Pakistan: un’altra ragazza sotto tiro dei talebani. I vescovi: cresce l’intolleranza
Hina Khan è una adolescente minacciata dai talebani come Malala Yousafzai, la ragazza
colpita da un attentato nella valle di Swat e oggi in ospedale nel Regno Unito. Anche
Hina, 17enne musulmana, vive nella valle di Swat ed è attiva in una campagna per l’istruzione
femminile da quando aveva 13 anni. Hina ha ricevuto una serie di avvertimenti e ha
trovato una “X” rossa dipinta sulla porta principale della sua residenza a Islamabad.
Secondo gli osservatori, è l’obiettivo n. 1 nella lista dell’organizzazione “Tehrik-e-Taliban
Pakistan” (Ttp), quella che ha colpito Malala. Oggi Hina non può uscire di casa, né
andare a scuola e la sua famiglia ha chiesto la protezione del governo. Nel 2007 Hina
aveva pubblicamente denunciato, con coraggio, la “talebanizzazione” del Pakistan:
i militanti hanno demolito centinaia di scuole (400 solo nella valle di Swat) e privato
dell’istruzione migliaia di ragazze. Secondo il Rapporto pubblicato dall’Unesco la
scorsa settimana, oltre tre milioni di bambine in Pakistan non hanno accesso all’istruzione.
“L'intolleranza è penetrata nel tessuto sociale poco a poco. Il Pakistan nel 2012
è diventato più intollerante, in realtà, rispetto a quanto mostrano i mass media pakistani”,
commenta in una nota inviata a Fides, Peter Jacob, Segretario della Commissione “Giustizia
e Pace” dei vescovi pakistani. Jacob non ha troppa fiducia nell’azione politica: “Anche
se la retorica politica è piena di sermoni su pace e armonia, nei piani alti della
politica si crede che l’estremismo sia troppo difficile da affrontare. Inoltre i casi
di blasfemia sono difficili da trattare, anche perché le elezioni sono dietro l'angolo”.

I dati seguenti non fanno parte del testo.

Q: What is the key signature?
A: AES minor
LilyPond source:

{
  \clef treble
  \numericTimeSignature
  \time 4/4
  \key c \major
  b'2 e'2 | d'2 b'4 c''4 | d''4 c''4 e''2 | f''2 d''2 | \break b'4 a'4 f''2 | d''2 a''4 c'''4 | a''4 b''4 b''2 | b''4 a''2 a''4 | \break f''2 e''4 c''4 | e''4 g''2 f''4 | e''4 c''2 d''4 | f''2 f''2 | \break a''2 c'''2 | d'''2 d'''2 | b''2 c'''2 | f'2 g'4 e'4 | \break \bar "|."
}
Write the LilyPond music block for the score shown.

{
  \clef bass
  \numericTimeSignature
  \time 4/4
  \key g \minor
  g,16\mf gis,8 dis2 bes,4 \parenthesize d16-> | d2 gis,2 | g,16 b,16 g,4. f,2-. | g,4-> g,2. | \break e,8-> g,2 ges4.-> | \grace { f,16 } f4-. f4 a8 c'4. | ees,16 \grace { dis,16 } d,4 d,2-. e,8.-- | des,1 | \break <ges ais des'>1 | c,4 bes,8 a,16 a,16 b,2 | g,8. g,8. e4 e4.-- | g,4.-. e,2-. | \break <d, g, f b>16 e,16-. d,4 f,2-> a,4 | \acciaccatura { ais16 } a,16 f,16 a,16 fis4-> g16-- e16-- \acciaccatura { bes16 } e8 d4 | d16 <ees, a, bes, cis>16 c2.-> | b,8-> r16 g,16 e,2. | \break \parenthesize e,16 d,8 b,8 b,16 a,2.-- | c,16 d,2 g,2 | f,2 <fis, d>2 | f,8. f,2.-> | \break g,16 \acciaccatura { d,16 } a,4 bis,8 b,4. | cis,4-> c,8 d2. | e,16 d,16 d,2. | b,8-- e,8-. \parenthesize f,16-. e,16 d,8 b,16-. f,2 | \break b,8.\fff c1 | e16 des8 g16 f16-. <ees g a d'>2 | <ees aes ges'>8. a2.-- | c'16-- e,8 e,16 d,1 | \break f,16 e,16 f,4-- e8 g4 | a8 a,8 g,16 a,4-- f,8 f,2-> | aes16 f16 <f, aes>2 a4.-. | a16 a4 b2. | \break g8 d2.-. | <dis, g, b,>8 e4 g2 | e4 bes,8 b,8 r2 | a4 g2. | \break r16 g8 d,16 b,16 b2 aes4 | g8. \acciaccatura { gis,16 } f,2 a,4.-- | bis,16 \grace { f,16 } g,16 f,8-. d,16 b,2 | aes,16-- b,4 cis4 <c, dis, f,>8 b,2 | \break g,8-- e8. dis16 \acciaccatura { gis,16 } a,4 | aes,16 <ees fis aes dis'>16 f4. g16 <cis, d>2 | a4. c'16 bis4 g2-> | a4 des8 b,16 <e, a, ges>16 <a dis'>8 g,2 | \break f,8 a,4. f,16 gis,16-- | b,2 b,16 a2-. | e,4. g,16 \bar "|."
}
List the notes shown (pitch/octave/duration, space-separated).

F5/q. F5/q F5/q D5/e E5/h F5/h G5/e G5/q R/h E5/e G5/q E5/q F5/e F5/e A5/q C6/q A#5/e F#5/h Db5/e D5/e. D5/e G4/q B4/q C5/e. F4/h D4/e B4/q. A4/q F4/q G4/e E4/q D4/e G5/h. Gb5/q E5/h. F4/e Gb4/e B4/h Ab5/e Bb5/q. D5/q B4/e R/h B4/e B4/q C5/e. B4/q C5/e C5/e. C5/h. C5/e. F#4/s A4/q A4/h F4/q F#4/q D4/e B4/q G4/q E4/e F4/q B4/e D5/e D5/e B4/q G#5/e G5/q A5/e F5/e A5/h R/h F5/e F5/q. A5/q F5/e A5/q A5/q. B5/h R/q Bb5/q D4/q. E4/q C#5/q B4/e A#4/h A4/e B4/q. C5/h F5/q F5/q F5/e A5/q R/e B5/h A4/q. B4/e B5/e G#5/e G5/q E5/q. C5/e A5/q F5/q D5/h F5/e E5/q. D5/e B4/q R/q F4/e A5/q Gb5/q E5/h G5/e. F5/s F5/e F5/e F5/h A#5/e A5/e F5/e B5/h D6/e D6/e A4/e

“Questo significa – prosegue Jacob preoccupato – che i gruppi vulnerabili, come le
minoranze, le donne e i bambini sono spacciati. L'intolleranza è penetrata nel tessuto
sociale e ora è nutrita da un autentico sottosistema economico. A preoccupare è la
crescente violenza contro le fasce più deboli, che resta impunita”. La speranza, secondo
il Segretario, sta in quei segmenti della società civile pakistana che, al di là di
ogni credo religioso, “resistono attivamente alla brutalizzazione della società”.